Designing Apps for SwiftUI

The Destination of a NavigationLink is instantiated, but not displayed, when the View with the NavigationLink is instantiated. If the destination view then performs a significant amount of processing every time the origin view changes, but prior to the destination view needing display, there can be significant degradation of app performance. E.g. I've added SwiftUI Views to an existing app in order to analyse accumulated data; the user selects filter and statistics parameters from Pickers prior to pressing the "Calculate" button (NavigationLInk). The Link destination is instantiated and executed (eg data calculations)every time a property (e.g. filter selection) changes in the origin view before the user has pressed the Calculate button.


Also, I assume that all subviews of a View are instantiated when the parent View is instantiated, even though they may not all be on screen. Add to this the fact that ObservedObjects, when changed, trigger a redisplay of any/all? containing Views.
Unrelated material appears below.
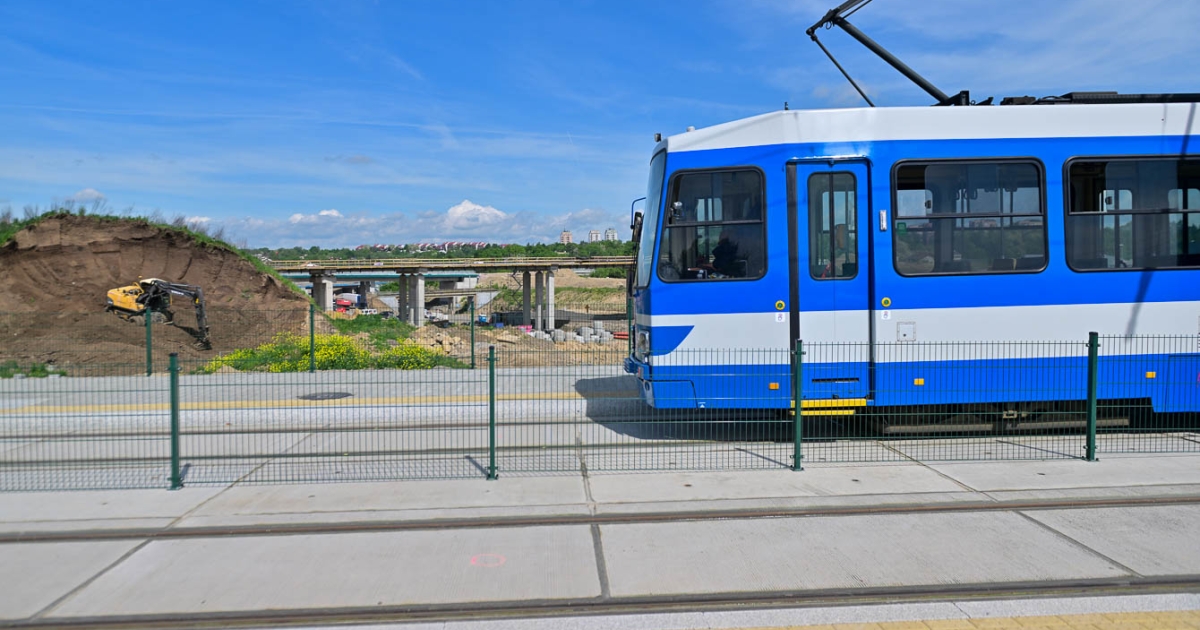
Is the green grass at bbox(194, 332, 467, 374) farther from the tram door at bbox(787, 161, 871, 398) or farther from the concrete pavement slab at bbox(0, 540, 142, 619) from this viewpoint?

So, all of this leads me to suggest that design of SwiftUI apps is critical, especially where the app has many views and/or there is complex processing as a result of user interaction.
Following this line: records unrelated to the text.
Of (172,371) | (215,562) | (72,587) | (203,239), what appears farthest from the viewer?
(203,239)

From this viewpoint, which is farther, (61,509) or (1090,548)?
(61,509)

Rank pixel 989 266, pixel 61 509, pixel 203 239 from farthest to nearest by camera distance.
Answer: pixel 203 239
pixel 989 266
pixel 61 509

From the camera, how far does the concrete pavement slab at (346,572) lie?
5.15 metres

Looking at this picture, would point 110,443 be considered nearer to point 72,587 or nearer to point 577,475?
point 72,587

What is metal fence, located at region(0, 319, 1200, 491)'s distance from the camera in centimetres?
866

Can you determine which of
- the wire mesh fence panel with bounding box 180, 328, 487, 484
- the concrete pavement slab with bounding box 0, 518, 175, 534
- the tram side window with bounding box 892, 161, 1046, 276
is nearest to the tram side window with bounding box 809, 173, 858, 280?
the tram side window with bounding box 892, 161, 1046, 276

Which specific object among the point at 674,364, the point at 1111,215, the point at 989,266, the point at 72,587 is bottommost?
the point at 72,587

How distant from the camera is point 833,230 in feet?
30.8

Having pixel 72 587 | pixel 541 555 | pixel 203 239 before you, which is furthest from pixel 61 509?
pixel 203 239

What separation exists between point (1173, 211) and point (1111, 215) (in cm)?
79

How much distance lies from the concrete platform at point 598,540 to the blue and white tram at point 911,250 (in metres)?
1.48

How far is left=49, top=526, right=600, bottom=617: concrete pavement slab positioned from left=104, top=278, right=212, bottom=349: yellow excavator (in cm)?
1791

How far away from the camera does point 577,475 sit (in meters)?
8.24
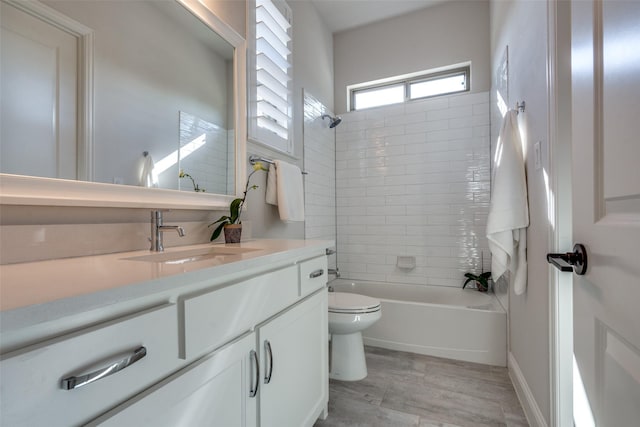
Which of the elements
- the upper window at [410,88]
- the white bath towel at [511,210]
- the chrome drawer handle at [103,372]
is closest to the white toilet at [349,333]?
the white bath towel at [511,210]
I look forward to suggestions and/or pointers to best-practice design.


Regards,


Michaela

I have a more blunt question. Do I need to use SwiftUI ? 😉

Good question Claude. Once over the learning curve, I've found developing new screens/functionality to be much faster than with UIKit. I also really like having an ObservableObject singleton data model, with Published attributes, as the sole source of truth within the app, rather than passing data backwards and forwards between views with segues. But, the behaviours described in my post worry me, plus I haven't yet got my mind around thread-safety issues.

> Do I need to use SwiftUI ?


Paraphrasing Hw/S... do you like that "storyboards and XIBs rely on a flaky system of connections using actions and outlets, make it hard if not impossible to move between code and visual layouts, and can be messy to use with source control?"
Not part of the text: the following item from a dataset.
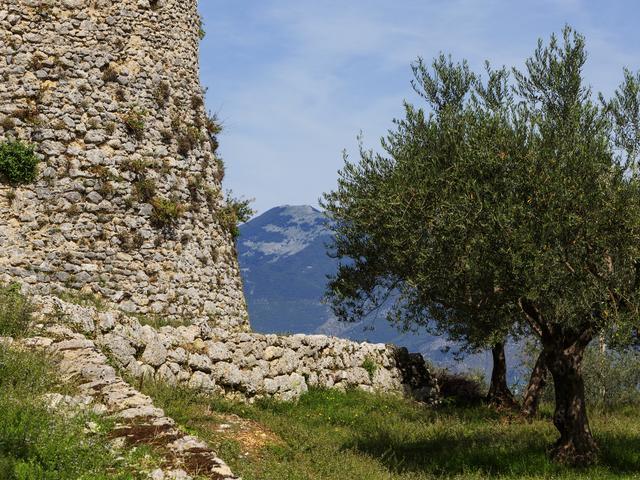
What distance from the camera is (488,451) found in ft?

If you do, then maybe not. Stay where you are and be happy.


If you don't, know that "SwiftUI sweeps all that away in at least four important ways:

  1. There’s a new declarative UI structure that defines how our layouts look and work.
  2. Updating the UI preview automatically generates new Swift code, and changing the Swift code updates the UI preview.
  3. Any bindings in the Swift – e.g. outlets and actions, effectively – are now checked at compile time, so there’s no more risk of UI failing by surprise at runtime.
  4. Although SUI uses controls from UIKit and AppKit behind the scenes, it sits on top of them, effectively making the underlying UI framework an implementation detail rather than something we're forced to care specifically about it."